Despite a near blackout in the media of good news regarding the 2017 tax reform, the law lowered taxes for the majority of taxpayers, and will do so for years. The New York Post editorial board examined why so many Americans believe the tax cut didn’t work for them, writing:
Why are so many people under the wrong impression about their own taxes? As the Times put it, the gap “appears to flow from a sustained — and misleading — effort by liberal opponents of the law to brand [Trump’s tax reform] as a broad middle-class tax increase.” Give the paper credit for honesty.
Fact is, “Democrats did a very good job” at convincing people they wouldn’t benefit, the Tax Policy Center’s Howard Gleckman observed. “The reality has been unable to break that perception.”

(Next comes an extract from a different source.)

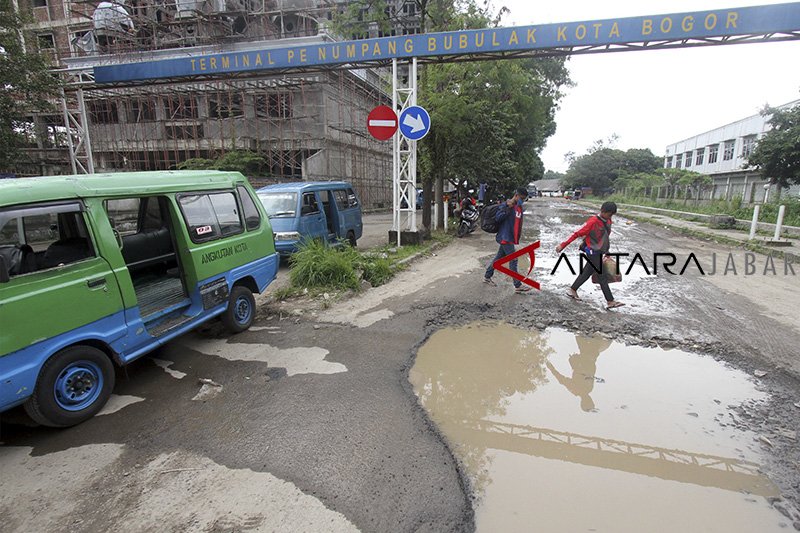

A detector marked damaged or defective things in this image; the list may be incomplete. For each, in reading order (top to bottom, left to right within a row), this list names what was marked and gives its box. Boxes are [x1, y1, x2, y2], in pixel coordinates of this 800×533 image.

damaged road [0, 197, 796, 528]
pothole [410, 322, 784, 528]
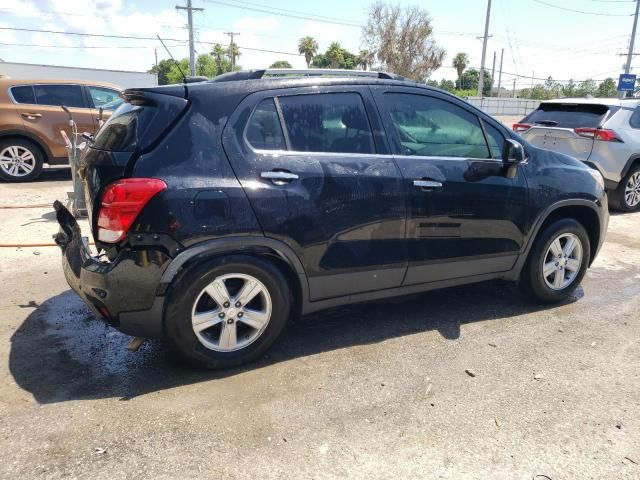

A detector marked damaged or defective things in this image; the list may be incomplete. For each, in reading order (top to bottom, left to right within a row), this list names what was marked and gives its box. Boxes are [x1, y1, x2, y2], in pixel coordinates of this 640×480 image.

Here in New York, as E.J. McMahon noted on these pages recently, Gov. Andrew Cuomo never stopped railing about the Trump tax cuts. He called them “an all-out direct attack on New York’s future,” suggesting they would effectively raise levies on middle-class families by as much as 25 percent.
Turns out “the vast majority” of New Yorkers actually “paid lower taxes in 2018 then they would have under the previous federal law,” wrote McMahon. Even Cuomo himself paid less: just $39,138 on his $211,289 income (18.5 percent), versus $41,765 on his slightly higher $212,776 income (19.6 percent) in 2017.
Add in the fact that the economy is strong — the job market’s hotter than it has been in years — and it’s hard to understate the benefits of the reforms passed by Republicans and signed by Trump.